There are two classifications of pain, nociceptive pain, and neuropathic pain. Nociceptive pain comes from tissue injury due to cuts, burns, and chemical irritations that are recognized by nerve endings called nociceptors (Saladin, 2018 p 569). You can find nociceptors in the skin, mucous membranes, and almost all the organs except the brain and liver. Nociceptors come about in the meninges and play a part in headaches since nociceptive pain has to do with inflammation it reacts to anti-inflammatory medications such as ibuprofen and aspirin (Saladin, 2018 p 569). Visceral, deep somatic, and superficial somatic pain are the three varying kinds of nociceptive pain. Visceral pain comes from the internal organs and is hard to find you can associate this type of pain when you have deficient blood flow like when you suffer a heart attack it’s linked to the sense of squeezing, cramping, and nausea. Deep somatic pain comes from bones, muscles, and joints and is experienced when you have fractures, arthritis, or sprains and lastly there’s superficial somatic pain which is felt on the skin from burns and cuts (Saladin, 2018 p 569).

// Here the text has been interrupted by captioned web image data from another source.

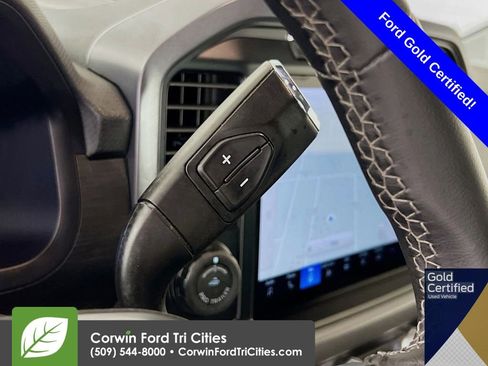 Used 2024 Ford F150 XLT w/ Tow/Haul Package image 10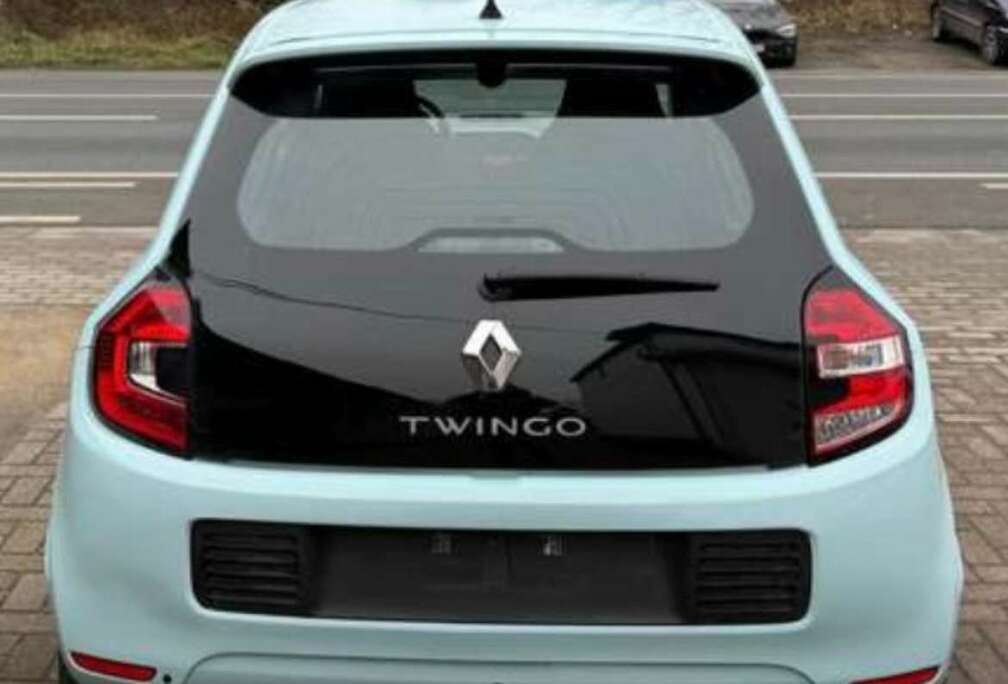 Renault 0.9 TCe Energy Zen S&S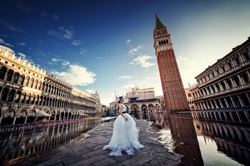 Picture of PreWedding Photo Venice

Neuropathic pain comes from injuries to nerves, spinal cord, meninges, and brain. Examples of these are headaches, phantom limb pain and cancer. There are two types of nerve fibers that arbitrate pain responses called fast pain and slow pain. Fast pain is the instantaneous intense pain you feel from cuts and burns, and slow pain is the type of pain that is more like a throbbing aching sensation (Saladin, 2018 p 569).

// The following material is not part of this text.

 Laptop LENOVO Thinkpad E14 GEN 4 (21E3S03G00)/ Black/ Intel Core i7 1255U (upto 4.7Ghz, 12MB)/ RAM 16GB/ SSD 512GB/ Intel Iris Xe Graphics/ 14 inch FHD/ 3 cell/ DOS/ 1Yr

It is difficult for physicians to pinpoint the origin of someone’s pain because pain travels and the feeling can stem from anywhere. Pain indicators get to the brain by two main pathways. Prompts from the head travel to the brainstem down four cranial nerves, the trigeminal (CN V), facial (CN VII), glossopharyngeal (CN IX), and vagus (CN X) (Saladin, 2018 p 569). Pain indicators from the neck and below travel down three ascending spinal cord tracts, the spinothalamic tract, spinoreticular tract, and gracile fasciculus (Saladin, 2018 p 569).
There are times you hear someone say they have joint or muscle pain but the truth is pain doesn’t occur in these outermost locations but only in the brain, it’s the awareness of signals from other organs, so it can be instinctive for someone to believe they have pain in their joints or muscles. As a result, techniques such as acupuncture, meditation or placebos help people effectively decrease pain (Saladin, 2018 p 570). The CNS has a pain-relieving system that can be compared to the effects of morphine, opium, and heroin, we have receptors for these drugs in our brain. Enkephalins, endorphins, and dynorphins are three analgesics in the body and are secreted by the CNS, the pituitary gland, digestive tract, and other organs when stressed or exercising (Saladin, 2018 p 571). Lastly, for pain to be recognized, indicators from the nociceptors must get past the posterior horn of the spinal cord and progress to the brain. Pain signals can be stopped at the posterior horn by a method called spinal gating. Descending analgesic fibers are nerve fibers that come from the brainstem, go down the spinal cord inside the reticulospinal tract and obstruct pain signals from getting to the brain (Saladin, 2018 p 571).
Critical thinking
I found this topic extremely informative; I have always wondered how people who suffer severe trauma due to accidents seem not to appear like they are not in pain. I find it amazing to know that our own body has the capacity to produce its own analgesic to stop the body from feeling such intense and severe pain. This knowledge is something that will help me in my career path since once I am done with this class, I will be entering the nursing program. It also helped me understand better why when my husband suffered a motorcycle accident and had so many broken bones throughout his body he told me he didn’t feel any pain until after he had had surgery to repair everything that was broken.
Reference
Saladin, K.S., (2018). Chapter 16: Sense Organs. In Anatomy & Physiology, the unity of form and function (9th ed) (pp 563-611). McGraw Hill.